Here are the 6-month charts for all four precious metals -- and for the second day in a row, there's not much to see. The 'click to enlarge' feature helps a bit with the first four charts.
And as I type this paragraph, the London open is less than ten minutes away -- and I note that the gold price was sold a few dollars lower -- and the current low was set shortly after 11 a.m. China Standard Time on their Tuesday morning. It's been chopping unsteadily higher since -- and is down $2.10 the ounce at the moment. The silver price was under similar price pressure in Far East trading -- and it's down 3 cents.

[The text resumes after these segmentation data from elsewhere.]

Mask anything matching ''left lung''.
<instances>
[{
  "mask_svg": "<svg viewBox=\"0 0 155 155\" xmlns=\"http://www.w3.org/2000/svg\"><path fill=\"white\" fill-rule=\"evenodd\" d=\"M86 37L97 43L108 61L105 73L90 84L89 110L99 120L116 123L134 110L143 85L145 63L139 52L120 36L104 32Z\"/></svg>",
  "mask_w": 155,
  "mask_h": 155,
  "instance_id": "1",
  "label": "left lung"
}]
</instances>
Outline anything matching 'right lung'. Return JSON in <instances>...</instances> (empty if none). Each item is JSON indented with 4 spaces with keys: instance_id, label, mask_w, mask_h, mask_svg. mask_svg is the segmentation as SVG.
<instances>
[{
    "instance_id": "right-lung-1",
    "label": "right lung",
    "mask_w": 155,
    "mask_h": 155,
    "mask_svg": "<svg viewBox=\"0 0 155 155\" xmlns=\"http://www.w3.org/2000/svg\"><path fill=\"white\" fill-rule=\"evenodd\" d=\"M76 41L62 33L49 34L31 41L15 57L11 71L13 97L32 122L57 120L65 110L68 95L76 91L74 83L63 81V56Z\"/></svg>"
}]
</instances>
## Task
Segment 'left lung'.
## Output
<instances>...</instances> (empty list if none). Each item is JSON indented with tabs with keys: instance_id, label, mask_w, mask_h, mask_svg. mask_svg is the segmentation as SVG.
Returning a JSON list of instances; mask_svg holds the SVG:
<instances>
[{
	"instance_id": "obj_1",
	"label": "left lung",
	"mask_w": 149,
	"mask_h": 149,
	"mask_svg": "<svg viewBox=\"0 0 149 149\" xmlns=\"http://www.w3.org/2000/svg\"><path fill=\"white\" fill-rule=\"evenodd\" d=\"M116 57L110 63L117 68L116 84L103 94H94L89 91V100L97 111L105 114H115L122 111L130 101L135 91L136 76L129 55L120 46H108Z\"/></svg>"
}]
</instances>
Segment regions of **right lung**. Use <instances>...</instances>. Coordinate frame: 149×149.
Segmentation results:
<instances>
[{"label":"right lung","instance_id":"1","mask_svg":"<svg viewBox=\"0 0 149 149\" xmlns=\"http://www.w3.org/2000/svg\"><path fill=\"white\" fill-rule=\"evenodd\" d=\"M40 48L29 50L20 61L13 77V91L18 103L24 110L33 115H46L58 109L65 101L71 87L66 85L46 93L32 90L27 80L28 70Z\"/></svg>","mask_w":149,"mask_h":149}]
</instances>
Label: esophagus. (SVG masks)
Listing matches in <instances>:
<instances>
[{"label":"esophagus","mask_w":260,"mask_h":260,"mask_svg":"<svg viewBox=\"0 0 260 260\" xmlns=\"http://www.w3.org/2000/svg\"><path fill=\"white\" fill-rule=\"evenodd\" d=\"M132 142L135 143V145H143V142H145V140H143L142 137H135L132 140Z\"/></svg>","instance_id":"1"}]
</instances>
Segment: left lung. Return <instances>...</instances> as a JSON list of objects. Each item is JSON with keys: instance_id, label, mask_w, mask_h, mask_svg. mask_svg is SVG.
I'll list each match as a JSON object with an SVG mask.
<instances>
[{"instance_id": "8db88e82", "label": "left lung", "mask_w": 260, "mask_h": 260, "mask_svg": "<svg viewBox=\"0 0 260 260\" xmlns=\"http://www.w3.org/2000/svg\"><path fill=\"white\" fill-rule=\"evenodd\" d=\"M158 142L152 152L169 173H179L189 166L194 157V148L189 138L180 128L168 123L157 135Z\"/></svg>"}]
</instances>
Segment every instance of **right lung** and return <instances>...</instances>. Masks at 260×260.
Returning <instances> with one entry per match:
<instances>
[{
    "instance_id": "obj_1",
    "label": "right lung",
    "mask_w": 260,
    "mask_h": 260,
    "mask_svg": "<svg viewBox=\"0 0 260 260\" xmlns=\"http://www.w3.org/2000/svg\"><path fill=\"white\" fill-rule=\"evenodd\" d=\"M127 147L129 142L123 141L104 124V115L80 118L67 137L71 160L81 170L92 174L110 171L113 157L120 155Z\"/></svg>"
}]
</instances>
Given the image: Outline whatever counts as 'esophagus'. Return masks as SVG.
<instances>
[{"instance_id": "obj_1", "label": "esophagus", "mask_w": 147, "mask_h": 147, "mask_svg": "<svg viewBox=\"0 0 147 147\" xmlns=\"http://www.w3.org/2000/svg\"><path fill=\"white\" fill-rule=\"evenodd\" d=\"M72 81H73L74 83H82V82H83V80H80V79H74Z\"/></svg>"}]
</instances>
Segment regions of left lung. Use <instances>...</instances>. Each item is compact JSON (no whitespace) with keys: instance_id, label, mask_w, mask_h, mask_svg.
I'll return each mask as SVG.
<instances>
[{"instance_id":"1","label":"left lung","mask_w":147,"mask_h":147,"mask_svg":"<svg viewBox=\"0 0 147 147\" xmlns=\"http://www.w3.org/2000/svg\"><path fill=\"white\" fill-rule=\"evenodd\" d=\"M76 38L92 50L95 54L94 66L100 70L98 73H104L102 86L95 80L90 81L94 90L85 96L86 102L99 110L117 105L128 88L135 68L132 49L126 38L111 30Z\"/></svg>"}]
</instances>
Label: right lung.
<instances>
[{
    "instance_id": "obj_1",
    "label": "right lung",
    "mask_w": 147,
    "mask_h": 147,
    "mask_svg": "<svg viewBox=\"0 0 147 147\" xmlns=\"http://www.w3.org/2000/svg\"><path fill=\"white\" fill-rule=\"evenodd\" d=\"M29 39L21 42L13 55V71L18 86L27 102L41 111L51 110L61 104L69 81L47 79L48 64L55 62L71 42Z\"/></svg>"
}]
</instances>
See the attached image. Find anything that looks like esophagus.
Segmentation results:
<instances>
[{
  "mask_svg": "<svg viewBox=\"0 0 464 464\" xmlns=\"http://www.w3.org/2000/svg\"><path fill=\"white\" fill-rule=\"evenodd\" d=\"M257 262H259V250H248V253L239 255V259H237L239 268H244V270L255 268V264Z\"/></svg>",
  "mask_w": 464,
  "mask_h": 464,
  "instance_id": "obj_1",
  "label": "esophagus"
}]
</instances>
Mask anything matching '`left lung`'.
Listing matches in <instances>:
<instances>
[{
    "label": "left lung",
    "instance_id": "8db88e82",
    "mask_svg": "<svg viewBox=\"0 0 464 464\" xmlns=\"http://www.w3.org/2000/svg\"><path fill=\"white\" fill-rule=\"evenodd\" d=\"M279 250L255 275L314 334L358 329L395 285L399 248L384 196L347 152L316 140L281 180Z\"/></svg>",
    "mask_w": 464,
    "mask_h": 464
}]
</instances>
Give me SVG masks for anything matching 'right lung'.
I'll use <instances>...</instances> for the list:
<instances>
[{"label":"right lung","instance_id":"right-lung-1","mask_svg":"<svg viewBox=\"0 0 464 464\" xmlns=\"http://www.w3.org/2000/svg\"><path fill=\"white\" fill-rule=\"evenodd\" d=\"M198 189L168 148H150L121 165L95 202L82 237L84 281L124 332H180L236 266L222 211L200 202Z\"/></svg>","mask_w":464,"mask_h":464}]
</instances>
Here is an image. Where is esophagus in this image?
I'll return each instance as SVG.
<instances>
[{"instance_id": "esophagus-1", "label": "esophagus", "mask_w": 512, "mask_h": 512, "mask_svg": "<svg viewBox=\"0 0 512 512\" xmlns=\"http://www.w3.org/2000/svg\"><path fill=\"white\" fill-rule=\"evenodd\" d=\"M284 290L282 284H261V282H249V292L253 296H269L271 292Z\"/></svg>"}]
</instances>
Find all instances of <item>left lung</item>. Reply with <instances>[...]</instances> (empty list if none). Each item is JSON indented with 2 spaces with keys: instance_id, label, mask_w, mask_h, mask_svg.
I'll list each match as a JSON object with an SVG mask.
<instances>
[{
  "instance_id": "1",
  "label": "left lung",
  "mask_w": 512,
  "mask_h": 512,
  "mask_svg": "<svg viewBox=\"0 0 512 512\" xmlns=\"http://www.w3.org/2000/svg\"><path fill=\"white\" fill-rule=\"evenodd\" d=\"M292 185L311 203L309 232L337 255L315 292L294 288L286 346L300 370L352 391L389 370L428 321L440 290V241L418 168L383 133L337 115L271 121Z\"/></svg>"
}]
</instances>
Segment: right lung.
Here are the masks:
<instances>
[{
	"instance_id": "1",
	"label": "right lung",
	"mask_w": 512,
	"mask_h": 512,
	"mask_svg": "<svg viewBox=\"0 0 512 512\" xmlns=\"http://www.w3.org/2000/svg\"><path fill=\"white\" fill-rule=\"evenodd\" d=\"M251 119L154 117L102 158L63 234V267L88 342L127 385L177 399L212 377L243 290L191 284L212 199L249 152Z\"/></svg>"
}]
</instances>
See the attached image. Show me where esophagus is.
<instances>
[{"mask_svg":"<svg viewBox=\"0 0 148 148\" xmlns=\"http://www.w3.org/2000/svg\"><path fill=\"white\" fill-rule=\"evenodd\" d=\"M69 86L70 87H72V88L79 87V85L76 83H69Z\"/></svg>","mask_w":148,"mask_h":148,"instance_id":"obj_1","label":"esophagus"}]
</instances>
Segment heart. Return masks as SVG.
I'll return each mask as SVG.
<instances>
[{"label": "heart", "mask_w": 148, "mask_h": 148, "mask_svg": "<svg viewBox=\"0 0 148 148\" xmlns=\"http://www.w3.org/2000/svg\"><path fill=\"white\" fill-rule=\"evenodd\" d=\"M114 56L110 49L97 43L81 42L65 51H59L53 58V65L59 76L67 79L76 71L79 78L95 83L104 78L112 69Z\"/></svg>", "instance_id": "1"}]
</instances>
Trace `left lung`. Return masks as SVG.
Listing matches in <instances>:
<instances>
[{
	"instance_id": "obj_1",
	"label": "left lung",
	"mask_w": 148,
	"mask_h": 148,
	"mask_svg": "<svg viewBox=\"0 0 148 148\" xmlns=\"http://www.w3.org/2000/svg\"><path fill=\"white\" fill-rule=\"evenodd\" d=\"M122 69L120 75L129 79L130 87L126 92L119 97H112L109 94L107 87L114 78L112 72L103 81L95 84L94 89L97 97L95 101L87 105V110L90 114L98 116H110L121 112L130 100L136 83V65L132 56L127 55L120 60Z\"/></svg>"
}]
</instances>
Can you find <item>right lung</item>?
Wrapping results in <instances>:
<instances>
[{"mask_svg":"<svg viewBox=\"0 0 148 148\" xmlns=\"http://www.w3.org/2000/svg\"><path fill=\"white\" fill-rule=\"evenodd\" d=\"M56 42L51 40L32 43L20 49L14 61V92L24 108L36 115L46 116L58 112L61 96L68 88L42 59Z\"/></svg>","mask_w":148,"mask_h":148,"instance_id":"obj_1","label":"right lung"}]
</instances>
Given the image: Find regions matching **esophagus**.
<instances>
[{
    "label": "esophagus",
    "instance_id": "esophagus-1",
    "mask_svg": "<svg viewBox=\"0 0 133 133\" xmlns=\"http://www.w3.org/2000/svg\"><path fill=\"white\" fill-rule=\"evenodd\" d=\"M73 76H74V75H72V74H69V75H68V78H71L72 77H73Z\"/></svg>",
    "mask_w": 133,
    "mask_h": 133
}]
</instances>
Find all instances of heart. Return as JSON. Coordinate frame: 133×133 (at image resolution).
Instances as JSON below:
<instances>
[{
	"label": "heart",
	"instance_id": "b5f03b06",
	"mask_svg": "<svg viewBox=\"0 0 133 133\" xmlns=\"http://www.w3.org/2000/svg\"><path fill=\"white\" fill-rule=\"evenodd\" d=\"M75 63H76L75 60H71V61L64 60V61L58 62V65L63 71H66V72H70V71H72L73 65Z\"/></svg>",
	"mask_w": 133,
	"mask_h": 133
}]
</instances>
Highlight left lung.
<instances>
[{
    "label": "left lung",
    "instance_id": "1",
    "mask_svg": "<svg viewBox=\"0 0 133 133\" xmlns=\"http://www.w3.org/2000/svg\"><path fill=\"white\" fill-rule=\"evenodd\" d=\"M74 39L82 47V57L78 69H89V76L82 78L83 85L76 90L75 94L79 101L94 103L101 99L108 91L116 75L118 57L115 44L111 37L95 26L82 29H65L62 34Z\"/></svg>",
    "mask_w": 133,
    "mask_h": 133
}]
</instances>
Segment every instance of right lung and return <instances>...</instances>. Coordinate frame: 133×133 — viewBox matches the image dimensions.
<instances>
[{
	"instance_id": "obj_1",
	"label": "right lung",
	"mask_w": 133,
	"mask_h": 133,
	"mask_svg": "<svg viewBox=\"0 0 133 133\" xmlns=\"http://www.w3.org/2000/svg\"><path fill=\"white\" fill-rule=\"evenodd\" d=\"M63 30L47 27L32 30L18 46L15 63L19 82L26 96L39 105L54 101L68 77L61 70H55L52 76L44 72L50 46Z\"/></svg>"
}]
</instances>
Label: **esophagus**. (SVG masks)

Platinum is down a dollar, but palladium has been rallying very unsteadily -- and as Zurich opens, it's up 8 bucks.
Net HFT gold volume is a bit over 38,000 contracts -- and there's no roll-over/switch volume to speak of. Net HFT silver volume is around 5,900 contracts, which is very light -- and there's not much roll-over/switch volume there, either.
The dollar index chopped sideways until a few minutes before 2 p.m. CST on their Tuesday afternoon. It made it up to the 94.54 mark an hour later, but has sold pretty hard since -- and is currently down 12 basis points at 94.40 as London opens.
Today, at the close of COMEX trading, is the cut-off for this Friday's Commitment of Traders Report, which seems rather strange since I've just dealt with last week's report in today's column.
And as I post today's column on the website at 4:03 a.m. EST, I see that 'da boyz' spun their algos -- and then pulled their bids -- and gold was down 6 dollars in just seconds. It's recovered a bit off its current low -- and is down $6.30 the ounce. Ditto for silver -- and it's down 13 cents at the moment. Platinum and palladium weren't spared, with the former now down 4 dollars -- but well off its spike low tick. Palladium's gains have been cut by two thirds -- and it's up only 3 bucks currently.
Gross gold volume has blown out to around 77,00 contracts -- and net volume is about 73,000 contracts. Roll-over/switch volume has picked up a hair. Net HFT silver volume is sitting at 12,000 contracts, about double what it was just before the London open -- and roll-over/switch volume is higher by a tad in this precious metal as well.
The dollar index is off its low tick by a bit, but still down 11 basis points.
Heaven only knows what JPMorgan et al have in store for us during the COMEX trading session today -- and nothing will shock me when I fire up the computer later this morning after I roll out of bed.
That's it for another day -- and I'll see you here tomorrow.